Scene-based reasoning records
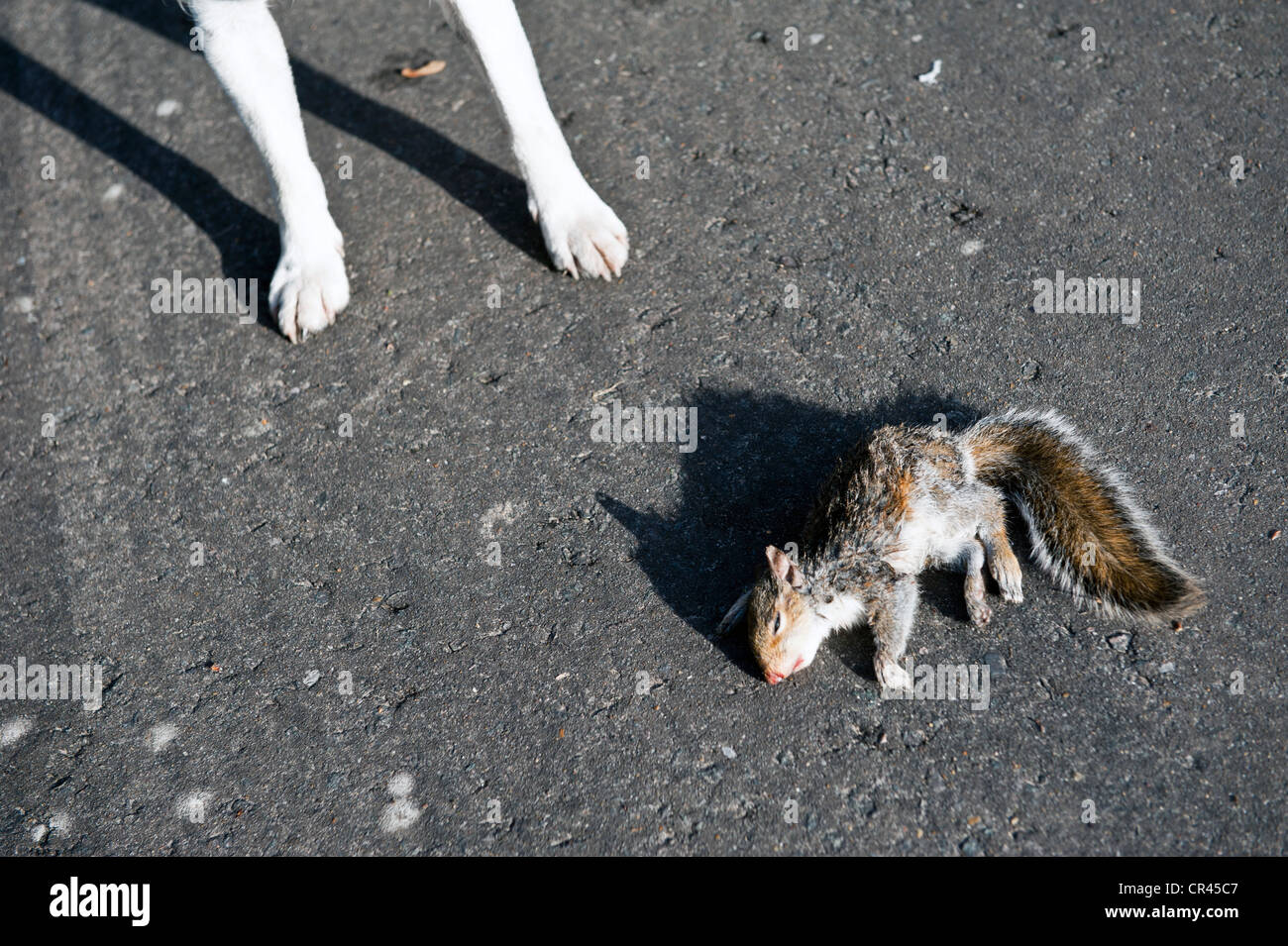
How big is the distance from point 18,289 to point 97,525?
4.58ft

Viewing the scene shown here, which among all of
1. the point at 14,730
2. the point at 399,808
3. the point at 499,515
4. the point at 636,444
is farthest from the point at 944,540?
the point at 14,730

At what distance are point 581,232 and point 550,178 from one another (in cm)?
22

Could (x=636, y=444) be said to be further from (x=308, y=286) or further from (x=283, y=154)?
(x=283, y=154)

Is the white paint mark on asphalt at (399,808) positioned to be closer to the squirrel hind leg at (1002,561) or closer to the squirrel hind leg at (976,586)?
the squirrel hind leg at (976,586)

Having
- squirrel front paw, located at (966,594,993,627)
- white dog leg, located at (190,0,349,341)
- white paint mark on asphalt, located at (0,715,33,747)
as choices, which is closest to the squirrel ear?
squirrel front paw, located at (966,594,993,627)

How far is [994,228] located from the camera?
3643 millimetres

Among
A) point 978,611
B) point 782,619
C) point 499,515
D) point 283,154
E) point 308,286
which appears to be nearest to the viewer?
point 782,619

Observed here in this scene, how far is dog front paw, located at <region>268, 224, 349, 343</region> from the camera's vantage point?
3785mm

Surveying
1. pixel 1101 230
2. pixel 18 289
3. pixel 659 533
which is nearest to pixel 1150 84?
pixel 1101 230

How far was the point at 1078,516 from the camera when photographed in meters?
2.77

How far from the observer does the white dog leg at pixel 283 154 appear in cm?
347

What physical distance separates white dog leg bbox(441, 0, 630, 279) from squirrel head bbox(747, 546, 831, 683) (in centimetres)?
151

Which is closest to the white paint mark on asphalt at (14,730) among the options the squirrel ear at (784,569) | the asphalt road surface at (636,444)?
the asphalt road surface at (636,444)

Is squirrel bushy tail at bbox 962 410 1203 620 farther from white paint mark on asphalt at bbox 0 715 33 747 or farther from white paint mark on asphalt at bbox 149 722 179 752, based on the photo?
white paint mark on asphalt at bbox 0 715 33 747
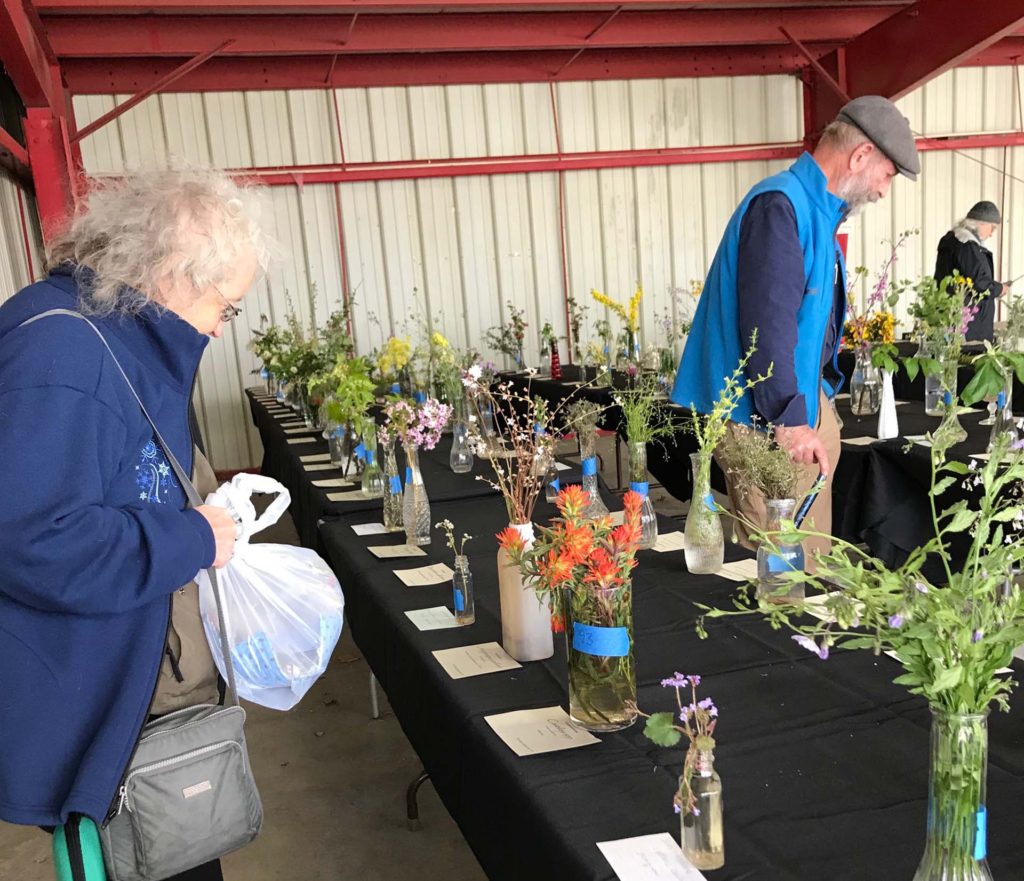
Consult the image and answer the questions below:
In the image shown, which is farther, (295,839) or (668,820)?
(295,839)

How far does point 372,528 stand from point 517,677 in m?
1.17

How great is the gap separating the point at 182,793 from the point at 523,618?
574 millimetres

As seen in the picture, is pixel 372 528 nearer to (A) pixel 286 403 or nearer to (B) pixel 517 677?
(B) pixel 517 677

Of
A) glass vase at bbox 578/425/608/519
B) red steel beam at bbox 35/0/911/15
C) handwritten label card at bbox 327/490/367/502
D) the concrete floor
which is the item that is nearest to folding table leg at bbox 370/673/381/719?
the concrete floor

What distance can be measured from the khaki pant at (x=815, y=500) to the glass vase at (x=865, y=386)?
110cm

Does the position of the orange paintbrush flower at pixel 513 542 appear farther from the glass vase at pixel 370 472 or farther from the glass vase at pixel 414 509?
the glass vase at pixel 370 472

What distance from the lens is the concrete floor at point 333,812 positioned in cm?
237

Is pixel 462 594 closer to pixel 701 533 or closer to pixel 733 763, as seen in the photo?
pixel 701 533

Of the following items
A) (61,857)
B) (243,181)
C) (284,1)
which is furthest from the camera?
(284,1)

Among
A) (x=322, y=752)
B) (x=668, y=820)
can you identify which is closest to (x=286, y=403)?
(x=322, y=752)

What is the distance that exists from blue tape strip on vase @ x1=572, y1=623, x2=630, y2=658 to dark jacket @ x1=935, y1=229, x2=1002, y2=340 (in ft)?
18.1

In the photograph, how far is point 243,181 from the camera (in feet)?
5.29

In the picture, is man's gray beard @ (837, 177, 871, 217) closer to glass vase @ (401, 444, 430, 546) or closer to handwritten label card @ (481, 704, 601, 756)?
glass vase @ (401, 444, 430, 546)

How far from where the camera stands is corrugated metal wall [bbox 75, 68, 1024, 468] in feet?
23.9
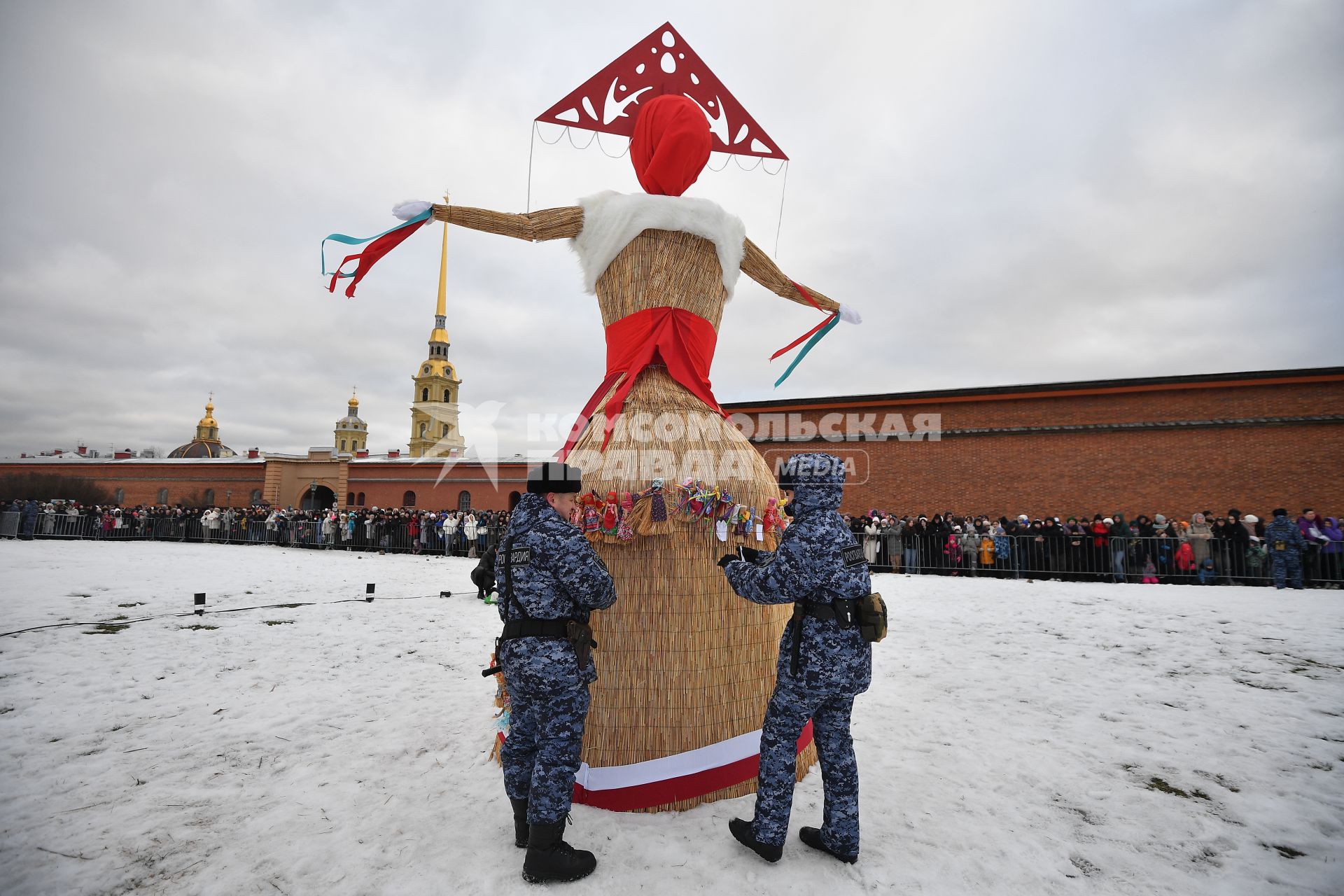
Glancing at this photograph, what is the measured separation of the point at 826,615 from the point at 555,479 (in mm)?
1632

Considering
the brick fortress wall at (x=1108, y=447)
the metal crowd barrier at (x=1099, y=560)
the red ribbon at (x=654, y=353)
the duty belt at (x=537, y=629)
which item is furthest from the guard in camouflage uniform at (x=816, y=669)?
the brick fortress wall at (x=1108, y=447)

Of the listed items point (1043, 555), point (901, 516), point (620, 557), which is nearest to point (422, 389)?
point (901, 516)

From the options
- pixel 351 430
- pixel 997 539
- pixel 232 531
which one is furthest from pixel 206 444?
pixel 997 539

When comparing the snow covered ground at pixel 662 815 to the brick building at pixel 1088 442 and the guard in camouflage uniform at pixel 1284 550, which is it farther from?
the brick building at pixel 1088 442

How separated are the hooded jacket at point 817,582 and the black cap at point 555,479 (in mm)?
1010

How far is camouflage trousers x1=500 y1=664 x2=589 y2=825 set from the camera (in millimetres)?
2881

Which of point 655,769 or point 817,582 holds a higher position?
point 817,582

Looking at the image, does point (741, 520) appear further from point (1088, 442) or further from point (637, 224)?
point (1088, 442)

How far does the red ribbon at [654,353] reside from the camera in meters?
4.08

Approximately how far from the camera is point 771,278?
4.93 meters

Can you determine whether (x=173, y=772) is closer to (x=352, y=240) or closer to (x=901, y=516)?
(x=352, y=240)

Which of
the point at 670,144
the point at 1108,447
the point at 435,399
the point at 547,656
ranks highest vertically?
the point at 435,399

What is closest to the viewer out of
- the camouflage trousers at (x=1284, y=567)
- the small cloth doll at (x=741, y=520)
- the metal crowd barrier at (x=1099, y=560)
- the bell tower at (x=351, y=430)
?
the small cloth doll at (x=741, y=520)

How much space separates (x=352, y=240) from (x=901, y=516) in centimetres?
2043
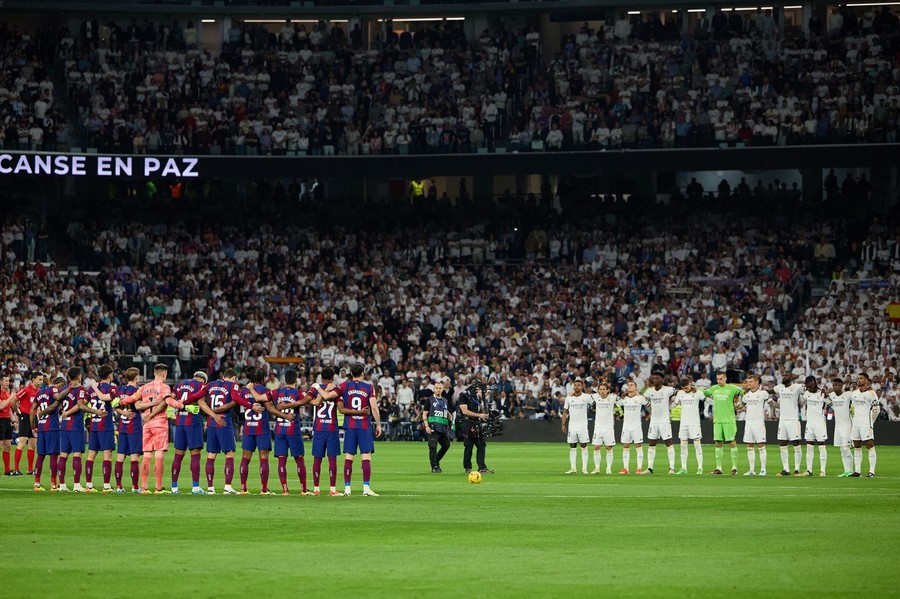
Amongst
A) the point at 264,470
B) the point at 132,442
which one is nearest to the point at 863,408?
the point at 264,470

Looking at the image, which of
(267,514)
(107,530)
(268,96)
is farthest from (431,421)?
(268,96)

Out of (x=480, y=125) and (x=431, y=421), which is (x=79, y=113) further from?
(x=431, y=421)

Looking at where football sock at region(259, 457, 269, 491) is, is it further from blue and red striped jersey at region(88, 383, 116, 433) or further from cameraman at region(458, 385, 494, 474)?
cameraman at region(458, 385, 494, 474)

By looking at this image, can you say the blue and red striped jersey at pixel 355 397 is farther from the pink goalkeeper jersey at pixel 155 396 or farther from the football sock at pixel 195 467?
the pink goalkeeper jersey at pixel 155 396

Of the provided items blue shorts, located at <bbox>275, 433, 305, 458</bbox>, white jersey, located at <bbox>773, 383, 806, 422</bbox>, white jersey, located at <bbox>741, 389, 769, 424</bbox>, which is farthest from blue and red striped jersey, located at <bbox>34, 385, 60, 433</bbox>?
white jersey, located at <bbox>773, 383, 806, 422</bbox>

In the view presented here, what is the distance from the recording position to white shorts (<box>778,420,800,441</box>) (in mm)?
33188

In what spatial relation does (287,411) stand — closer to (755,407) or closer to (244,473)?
(244,473)

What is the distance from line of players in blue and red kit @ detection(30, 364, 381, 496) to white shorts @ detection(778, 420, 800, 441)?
11385 mm

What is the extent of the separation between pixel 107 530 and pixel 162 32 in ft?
160

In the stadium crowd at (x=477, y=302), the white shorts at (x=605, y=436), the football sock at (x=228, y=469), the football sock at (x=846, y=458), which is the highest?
the stadium crowd at (x=477, y=302)

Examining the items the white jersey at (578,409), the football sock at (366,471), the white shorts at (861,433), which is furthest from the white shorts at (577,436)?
the football sock at (366,471)

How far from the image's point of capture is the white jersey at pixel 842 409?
107 feet

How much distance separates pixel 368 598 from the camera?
1345 centimetres

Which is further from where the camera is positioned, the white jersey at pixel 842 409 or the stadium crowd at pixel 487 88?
the stadium crowd at pixel 487 88
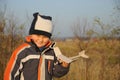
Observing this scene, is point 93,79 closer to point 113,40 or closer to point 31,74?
point 113,40

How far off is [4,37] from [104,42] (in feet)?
11.4

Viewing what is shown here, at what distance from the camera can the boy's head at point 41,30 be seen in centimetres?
269

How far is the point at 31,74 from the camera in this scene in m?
2.62

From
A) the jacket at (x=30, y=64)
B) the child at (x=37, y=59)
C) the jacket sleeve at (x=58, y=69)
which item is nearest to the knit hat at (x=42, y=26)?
the child at (x=37, y=59)

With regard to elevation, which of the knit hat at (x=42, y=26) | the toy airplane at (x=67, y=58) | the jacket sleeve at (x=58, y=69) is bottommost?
the jacket sleeve at (x=58, y=69)

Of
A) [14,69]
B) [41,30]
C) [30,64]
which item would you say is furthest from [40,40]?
[14,69]

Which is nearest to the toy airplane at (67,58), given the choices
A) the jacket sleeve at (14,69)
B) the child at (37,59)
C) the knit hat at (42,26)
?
the child at (37,59)

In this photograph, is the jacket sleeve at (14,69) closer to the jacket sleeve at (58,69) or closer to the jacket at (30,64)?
the jacket at (30,64)

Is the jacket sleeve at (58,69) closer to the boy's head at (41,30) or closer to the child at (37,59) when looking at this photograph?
the child at (37,59)

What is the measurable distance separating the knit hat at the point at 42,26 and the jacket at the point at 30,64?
0.37 feet

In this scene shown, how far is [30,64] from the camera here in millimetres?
2631

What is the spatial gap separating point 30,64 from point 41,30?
0.32 meters

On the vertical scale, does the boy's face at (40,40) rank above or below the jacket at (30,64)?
above

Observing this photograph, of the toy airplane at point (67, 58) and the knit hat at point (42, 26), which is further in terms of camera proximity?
the knit hat at point (42, 26)
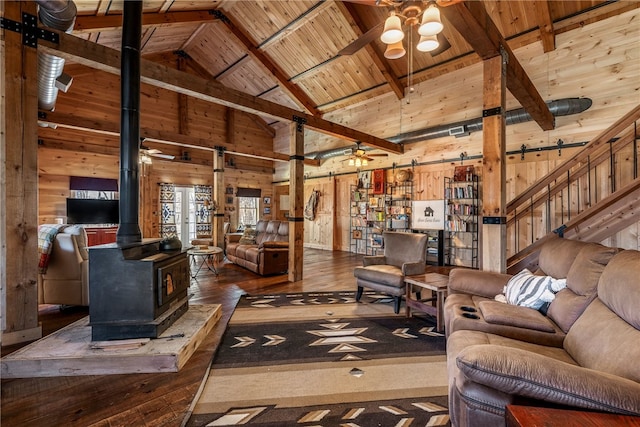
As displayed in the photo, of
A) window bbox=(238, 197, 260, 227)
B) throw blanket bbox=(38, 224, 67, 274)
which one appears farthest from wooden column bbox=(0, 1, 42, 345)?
window bbox=(238, 197, 260, 227)

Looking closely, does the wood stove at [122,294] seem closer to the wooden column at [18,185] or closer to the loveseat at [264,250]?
the wooden column at [18,185]

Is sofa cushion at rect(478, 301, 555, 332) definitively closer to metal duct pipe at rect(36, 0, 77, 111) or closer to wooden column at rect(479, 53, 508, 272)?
wooden column at rect(479, 53, 508, 272)

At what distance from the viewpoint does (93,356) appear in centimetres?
218

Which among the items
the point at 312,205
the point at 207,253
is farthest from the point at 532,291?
the point at 312,205

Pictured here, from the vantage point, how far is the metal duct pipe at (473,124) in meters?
5.05

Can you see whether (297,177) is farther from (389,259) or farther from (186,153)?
(186,153)

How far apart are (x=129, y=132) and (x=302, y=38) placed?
223 inches

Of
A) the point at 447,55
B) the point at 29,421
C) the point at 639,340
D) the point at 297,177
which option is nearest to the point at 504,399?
the point at 639,340

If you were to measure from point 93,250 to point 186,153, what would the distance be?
7938 millimetres

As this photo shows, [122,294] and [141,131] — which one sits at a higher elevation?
Answer: [141,131]

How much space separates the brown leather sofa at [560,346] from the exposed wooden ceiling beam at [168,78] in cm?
365

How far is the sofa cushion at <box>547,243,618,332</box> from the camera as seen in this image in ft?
5.98

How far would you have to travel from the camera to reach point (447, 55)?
655cm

> Exercise:
Everything from the line containing "Observing this photograph, of" through the last line of the entries is to be output exactly as written, minus any pictures.

> Output below:
Observing this photograph, of the toy airplane at point (67, 58) and the knit hat at point (42, 26), which is further in terms of camera proximity?
the knit hat at point (42, 26)
As displayed in the photo, of
A) window bbox=(238, 197, 260, 227)
B) throw blanket bbox=(38, 224, 67, 274)
which one appears farthest from wooden column bbox=(0, 1, 42, 345)?
window bbox=(238, 197, 260, 227)

Looking closely, does the wood stove at [122,294] seem closer to the wooden column at [18,185] or closer to the loveseat at [264,250]?
the wooden column at [18,185]

Is sofa cushion at rect(478, 301, 555, 332) definitively closer to metal duct pipe at rect(36, 0, 77, 111) or closer to wooden column at rect(479, 53, 508, 272)?
wooden column at rect(479, 53, 508, 272)

At what distance from the viewpoint does (93,356) appear in centimetres?
218

Which among the items
the point at 312,205
the point at 207,253
is farthest from the point at 532,291?
the point at 312,205

Pictured here, from the vantage point, how far is the metal duct pipe at (473,124) in meters?
5.05

Can you see whether (297,177) is farther from (389,259) or farther from (186,153)?
(186,153)

How far apart are (x=129, y=132) and (x=302, y=38) placed?
223 inches

Of
A) the point at 447,55
B) the point at 29,421
C) the point at 639,340
D) the point at 297,177
which option is nearest to the point at 504,399?
the point at 639,340

If you were to measure from point 93,250 to point 186,153, what would the distance be?
7938 millimetres

As this photo shows, [122,294] and [141,131] — which one sits at a higher elevation?
Answer: [141,131]

How much space separates the brown leather sofa at [560,346] from the exposed wooden ceiling beam at [168,78] in cm?
365

How far is the sofa cushion at <box>547,243,618,332</box> from the camera as seen in this image in ft?
5.98

How far would you have to travel from the camera to reach point (447, 55)?
655cm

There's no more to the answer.